The easiest way to cheat at bridge is with your voice.

Try saying the words "four spades" in an even tempo, without diminishing the volume or inflecting anything. That's the legal way.

Now try it by fading out somewhere in the middle of the second word. That's the illegal way. To anyone who has played the game a few times, the second rendering means, "Partner, please don't bid any more. I want to play four spades."

Another good way to induce partner to pass at the right time is to fold up one's hand in the process of making the bid that you'd like partner to pass. If that doesn't work, sometimes a hard stare right into partner's eyes will.

The stare is an old favorite of those who cheat during the play, too.

If you lead a singleton to the first trick, and partner wins the trick, you would usually like very much to trump the second round of the suit.
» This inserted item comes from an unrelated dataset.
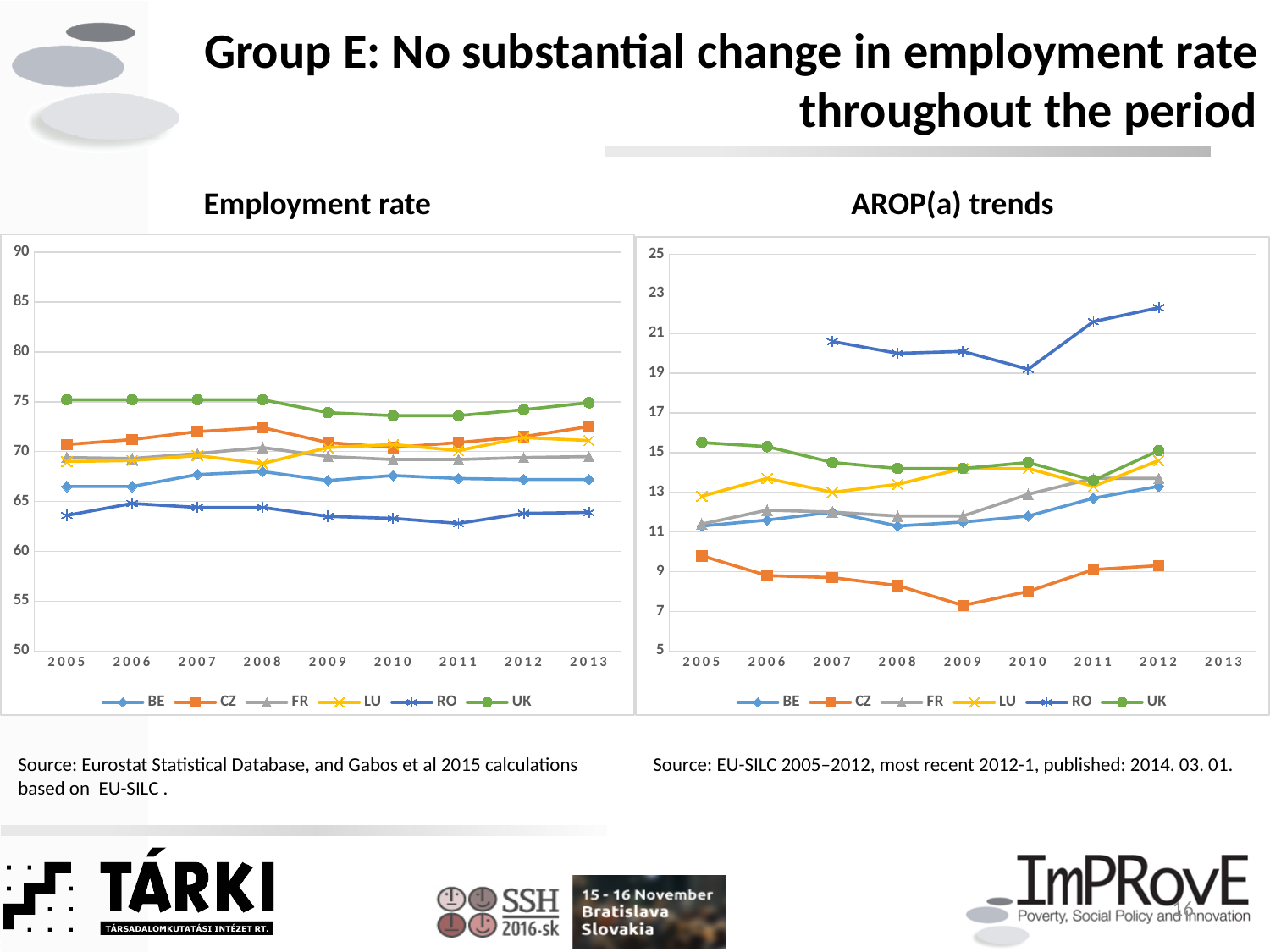
In the Employment rate chart, is the value for UK in 2005 greater or less than 70? greater What kind of chart is the Employment rate chart? line chart In the Employment rate chart, which country has the highest value in 2005? UK In the AROP(a) trends chart, is the value for RO in 2012 greater or less than 21? greater In the Employment rate chart, which country has the lowest value in 2011? RO How many series does the legend of the AROP(a) trends chart list? 6 In the AROP(a) trends chart, is the value for CZ in 2009 greater or less than 9? less In the AROP(a) trends chart, which country has the highest value in 2012? RO In the AROP(a) trends chart, does the value for RO rise or fall from 2011 to 2012? rise How many years are shown on the x axis of the Employment rate chart? 9 In the AROP(a) trends chart, which country has the lowest value in 2009? CZ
But often your singleton isn't as clear to partner as it is to you. Here's where the stare usually crops up - or the nervously lit cigarette, or the shifting in the chair, or the drumming of the fingers.
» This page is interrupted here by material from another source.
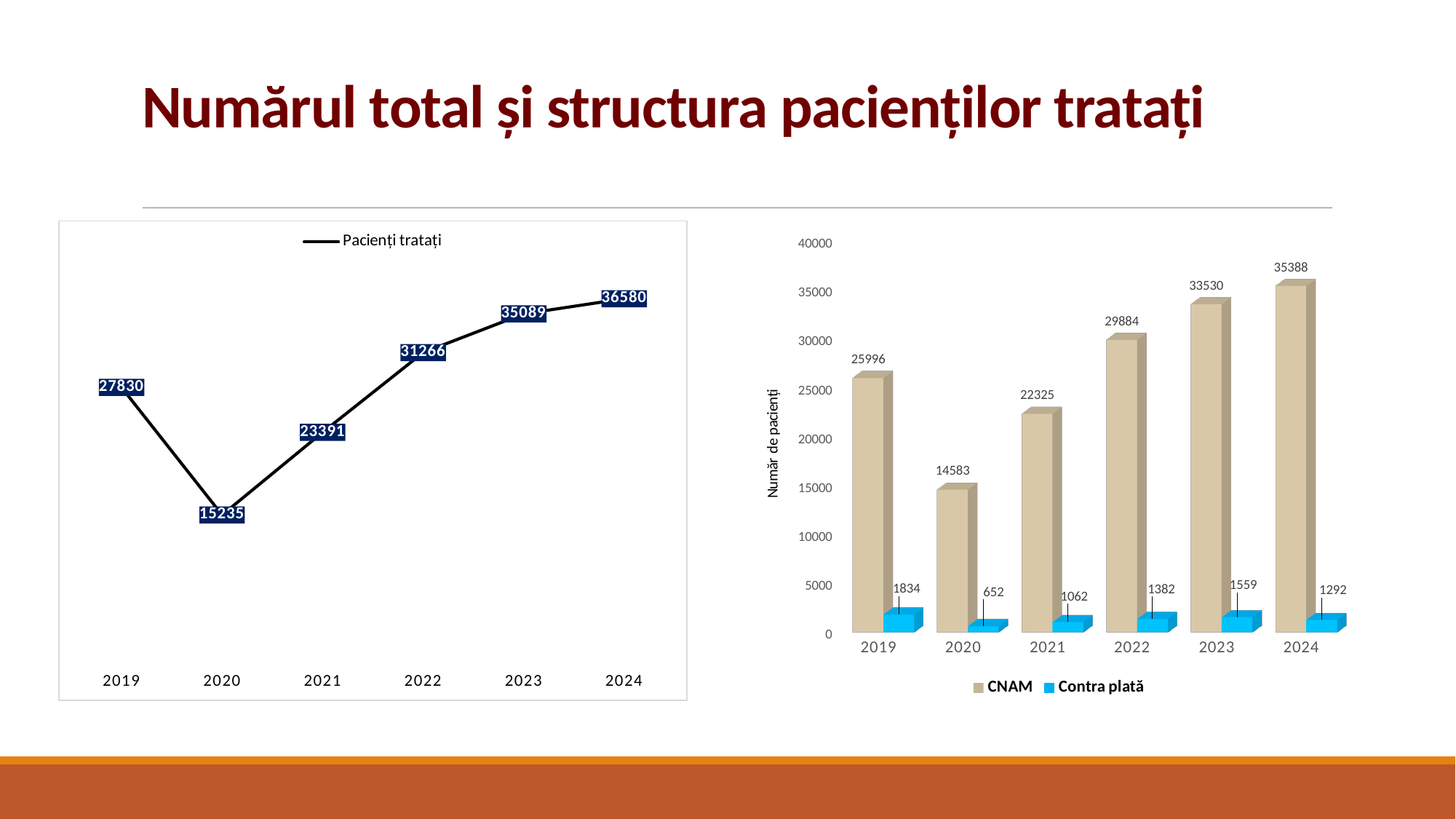
In the bar chart on the right, which year has the highest Contra plată value? 2019 In the line chart on the left, which year has the lowest number of Pacienți tratați? 2020 In the line chart on the left, how many years are plotted? 6 In the line chart on the left, what is the difference between the values for 2024 and 2019? 8750 In the bar chart on the right, what is the Contra plată value for 2020? 652 In the bar chart on the right, how many series does the legend list? 2 In the bar chart on the right, what is the CNAM value for 2022? 29884 What kind of chart is shown on the right side of the slide? bar chart In the line chart on the left, which year has the highest number of Pacienți tratați? 2024 In the line chart on the left, what is the value for Pacienți tratați in 2020? 15235 In the line chart on the left, do the values rise or fall from 2020 to 2024? rise In the bar chart on the right, which is larger: the CNAM value for 2021 or the CNAM value for 2023? 2023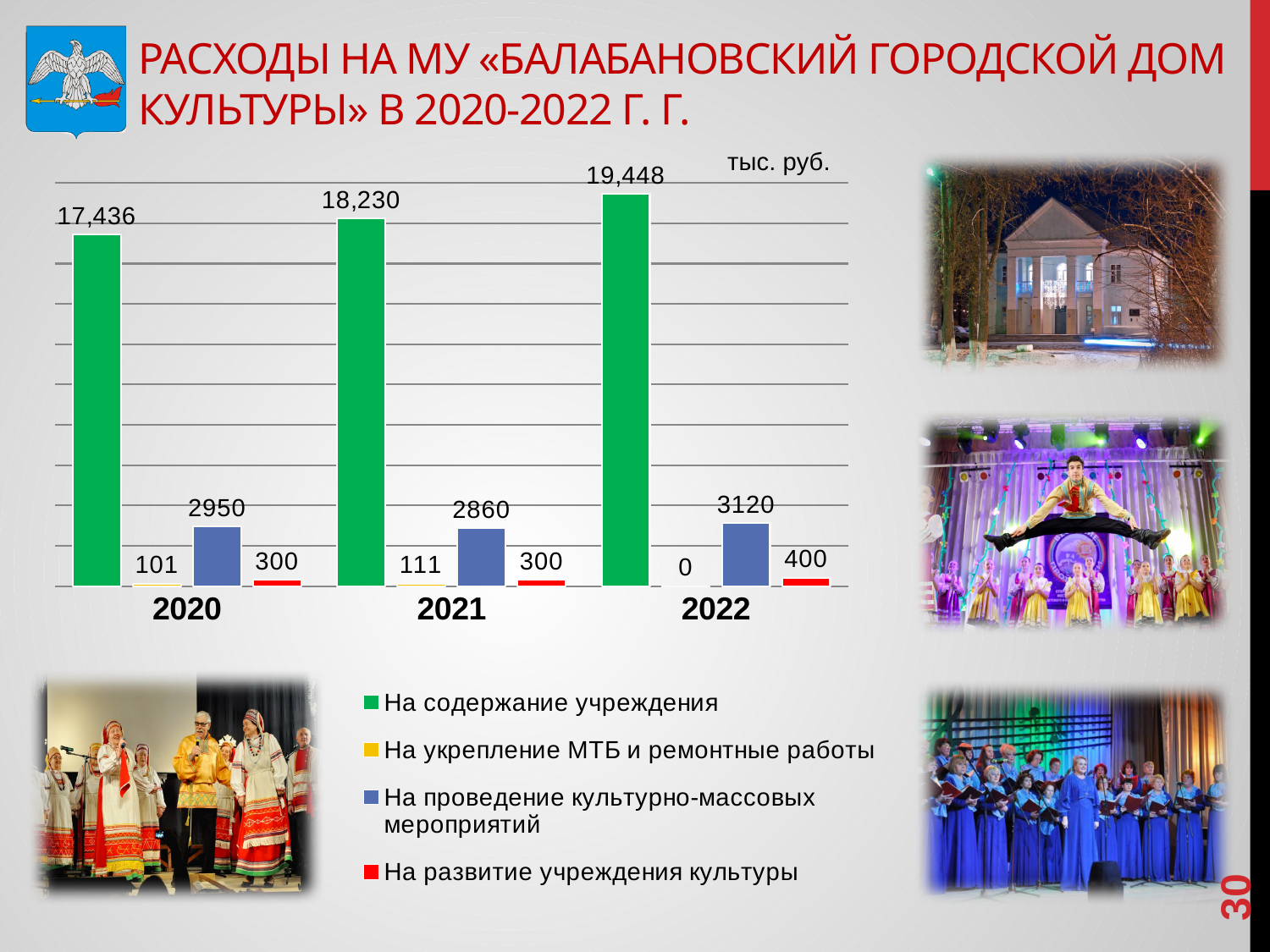
In which year is the value for «На содержание учреждения» the highest? 2022 What is the value for «На укрепление МТБ и ремонтные работы» in 2022? 0 In which year is the value for «На проведение культурно-массовых мероприятий» the lowest? 2021 Does the value for «На содержание учреждения» rise or fall from 2020 to 2022? rise How many years (categories) are shown on the x axis? 3 What is the value for «На содержание учреждения» in 2022? 19,448 What is the value for «На развитие учреждения культуры» in 2022? 400 How many series does the legend list? 4 What is the value for «На проведение культурно-массовых мероприятий» in 2021? 2860 What is the difference between the «На содержание учреждения» values for 2022 and 2020? 2,012 What type of chart is shown on the slide? bar chart Which is larger: «На проведение культурно-массовых мероприятий» in 2020 or in 2022? 2022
Then there are styles of making clear to partner the meaning of a double, of which there are at least six kinds.

In general, the more thunderous the voice, the more the cheater wants partner to pass. But once can also differentiate between doubles by accenting the first syllable or the second.

One can also double and start noting "the final contract" on a scorecard - before the bidding is over. Or one can double as one gazes at an opponent with disdain, or sympathy, allover one's face.

In any of these situations, the cheater's partner does not have to use his judgment, which is supposed to be what the game is all about. That's why these and all other forms of flagrant cheating are forbidden.

But there are gray areas, too - lots of them. Most involve hesitations during the bidding.

A 45-second pause, including lots of wincing and head fakes, followed by a pass may seem normal to some. Indeed, it may be normal or a beginner. But to experienced players, the "slow pass" suggests that the hesitater had enough "goodies" to at least consider bidding. That inference can be worth its weight in gold to the hesitater's partner later in the bidding.

The oldest form of bridge cheating is, of course, the simplest. It's called peeking at an opponent's hand.

This is a very hard one to prove, and an equally hard one to resist. It's also the easiest kind of cheating to stop. Sit up straight. Good for both your back and your game.

As for the pernicious and hard-to-decode forms of cheating, bridge is a long way from the videotape cameras and paid observers that would be necessary to detect them. Scutiny on this scale would be financially prohibitive, not to mention the cloying atmosphere it would create.

The trouble with bridge is that not every person plays an eight of hearts with the same hand, or with the same speed, or with his eyes and cigarette and glasses and scorecard in the same place.

Some would call this cheating. Some would also say it is the game's charm.